## SHORT EXERCISE
Transcribe all of the data below verbatim, line for line, from the first entry through the last.

------------------------------------------------------------------------

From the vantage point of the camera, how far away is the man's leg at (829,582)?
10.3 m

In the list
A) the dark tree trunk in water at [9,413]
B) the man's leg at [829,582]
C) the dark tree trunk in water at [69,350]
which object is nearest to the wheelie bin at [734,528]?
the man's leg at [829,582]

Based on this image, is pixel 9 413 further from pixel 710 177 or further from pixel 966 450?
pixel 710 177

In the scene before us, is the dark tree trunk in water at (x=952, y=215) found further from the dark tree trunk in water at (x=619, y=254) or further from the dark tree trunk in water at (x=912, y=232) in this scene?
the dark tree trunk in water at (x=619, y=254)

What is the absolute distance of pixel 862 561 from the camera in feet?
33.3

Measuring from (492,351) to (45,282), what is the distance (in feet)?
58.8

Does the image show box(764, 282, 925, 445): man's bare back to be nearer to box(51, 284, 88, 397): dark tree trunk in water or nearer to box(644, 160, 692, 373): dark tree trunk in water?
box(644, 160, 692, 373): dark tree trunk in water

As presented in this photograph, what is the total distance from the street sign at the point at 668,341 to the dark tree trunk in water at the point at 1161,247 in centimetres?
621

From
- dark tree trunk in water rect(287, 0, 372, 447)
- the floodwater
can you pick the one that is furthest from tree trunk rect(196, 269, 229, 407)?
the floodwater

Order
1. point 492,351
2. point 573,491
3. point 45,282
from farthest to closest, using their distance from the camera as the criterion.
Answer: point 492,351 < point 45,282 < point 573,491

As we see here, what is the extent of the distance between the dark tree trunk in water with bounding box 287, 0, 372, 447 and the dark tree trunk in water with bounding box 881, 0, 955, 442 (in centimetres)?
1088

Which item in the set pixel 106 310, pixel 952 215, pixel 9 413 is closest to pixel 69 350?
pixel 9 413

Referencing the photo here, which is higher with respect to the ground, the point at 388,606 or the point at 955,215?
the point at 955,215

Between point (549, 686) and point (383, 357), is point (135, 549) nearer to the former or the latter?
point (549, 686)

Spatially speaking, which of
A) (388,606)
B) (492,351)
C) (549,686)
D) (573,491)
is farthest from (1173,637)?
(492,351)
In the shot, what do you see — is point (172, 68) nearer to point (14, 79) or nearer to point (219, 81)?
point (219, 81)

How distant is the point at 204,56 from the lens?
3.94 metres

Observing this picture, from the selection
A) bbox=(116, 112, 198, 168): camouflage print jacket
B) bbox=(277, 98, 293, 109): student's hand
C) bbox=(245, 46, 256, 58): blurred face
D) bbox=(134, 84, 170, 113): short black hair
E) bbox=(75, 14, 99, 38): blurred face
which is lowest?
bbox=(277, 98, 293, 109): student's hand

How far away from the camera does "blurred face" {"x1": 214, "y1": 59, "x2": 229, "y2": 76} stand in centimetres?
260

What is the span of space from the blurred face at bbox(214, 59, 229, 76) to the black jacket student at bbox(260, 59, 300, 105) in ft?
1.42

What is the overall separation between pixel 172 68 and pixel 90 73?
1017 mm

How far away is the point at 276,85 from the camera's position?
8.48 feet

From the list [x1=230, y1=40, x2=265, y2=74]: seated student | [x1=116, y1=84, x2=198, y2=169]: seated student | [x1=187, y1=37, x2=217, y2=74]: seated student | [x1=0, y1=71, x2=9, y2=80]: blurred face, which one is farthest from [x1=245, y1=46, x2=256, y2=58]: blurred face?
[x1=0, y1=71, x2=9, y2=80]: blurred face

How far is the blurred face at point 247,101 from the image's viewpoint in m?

------------------------------------------------------------------------

## SOLUTION TO THIS EXERCISE
From the vantage point of the camera, how far away is the man's leg at (829,582)?
10.3 m

In the list
A) the dark tree trunk in water at [9,413]
B) the man's leg at [829,582]
C) the dark tree trunk in water at [69,350]
which object is nearest to the wheelie bin at [734,528]?
the man's leg at [829,582]

Based on this image, is pixel 9 413 further from pixel 710 177 or further from pixel 966 450?
pixel 710 177

In the scene before us, is the dark tree trunk in water at (x=952, y=215) found further from the dark tree trunk in water at (x=619, y=254) or further from the dark tree trunk in water at (x=912, y=232) in this scene?
the dark tree trunk in water at (x=619, y=254)

What is the absolute distance of pixel 862 561 from the camera in feet?
33.3

Measuring from (492,351) to (45,282), what is the distance (in feet)?
58.8

Does the image show box(764, 282, 925, 445): man's bare back to be nearer to box(51, 284, 88, 397): dark tree trunk in water or nearer to box(644, 160, 692, 373): dark tree trunk in water?
box(644, 160, 692, 373): dark tree trunk in water

As presented in this photograph, what is the total distance from the street sign at the point at 668,341 to the dark tree trunk in water at the point at 1161,247 in centimetres?
621

From
- dark tree trunk in water rect(287, 0, 372, 447)
- the floodwater
can you pick the one that is furthest from tree trunk rect(196, 269, 229, 407)?
the floodwater

Order
1. point 492,351
2. point 573,491
3. point 45,282
from farthest to closest, using their distance from the camera as the criterion.
Answer: point 492,351 < point 45,282 < point 573,491

As we see here, what is the extent of the distance between the dark tree trunk in water with bounding box 287, 0, 372, 447 and the dark tree trunk in water with bounding box 881, 0, 955, 442 (in centimetres)?
1088

Which item in the set pixel 106 310, pixel 952 215, pixel 9 413 is closest to pixel 69 350?
pixel 9 413

Referencing the photo here, which is higher with respect to the ground, the point at 388,606 or the point at 955,215?
the point at 955,215

Between point (549, 686) and point (383, 357), is point (135, 549) nearer to the former or the latter?
point (549, 686)

Spatially speaking, which of
A) (388,606)
B) (492,351)
C) (549,686)
D) (573,491)
is farthest from (1173,637)?
(492,351)
In the shot, what do you see — is point (172, 68) nearer to point (14, 79) or nearer to point (219, 81)?
point (219, 81)

How distant is the point at 204,56 from the lens?
3.94 metres

Observing this picture, from the selection
A) bbox=(116, 112, 198, 168): camouflage print jacket
B) bbox=(277, 98, 293, 109): student's hand
C) bbox=(245, 46, 256, 58): blurred face
D) bbox=(134, 84, 170, 113): short black hair
E) bbox=(75, 14, 99, 38): blurred face
which is lowest?
bbox=(277, 98, 293, 109): student's hand

How far away from the camera does "blurred face" {"x1": 214, "y1": 59, "x2": 229, "y2": 76} stand in centimetres?
260

What is the span of space from the blurred face at bbox(214, 59, 229, 76) to the black jacket student at bbox(260, 59, 300, 105) in ft?
1.42

What is the overall separation between pixel 172 68 and pixel 90 73?
1017 mm

How far away is the point at 276,85 from the camera's position?
8.48 feet

From the list [x1=230, y1=40, x2=265, y2=74]: seated student | [x1=116, y1=84, x2=198, y2=169]: seated student | [x1=187, y1=37, x2=217, y2=74]: seated student | [x1=0, y1=71, x2=9, y2=80]: blurred face, which one is farthest from [x1=245, y1=46, x2=256, y2=58]: blurred face?
[x1=0, y1=71, x2=9, y2=80]: blurred face

How far is the blurred face at point 247,101 from the image's viewpoint in m?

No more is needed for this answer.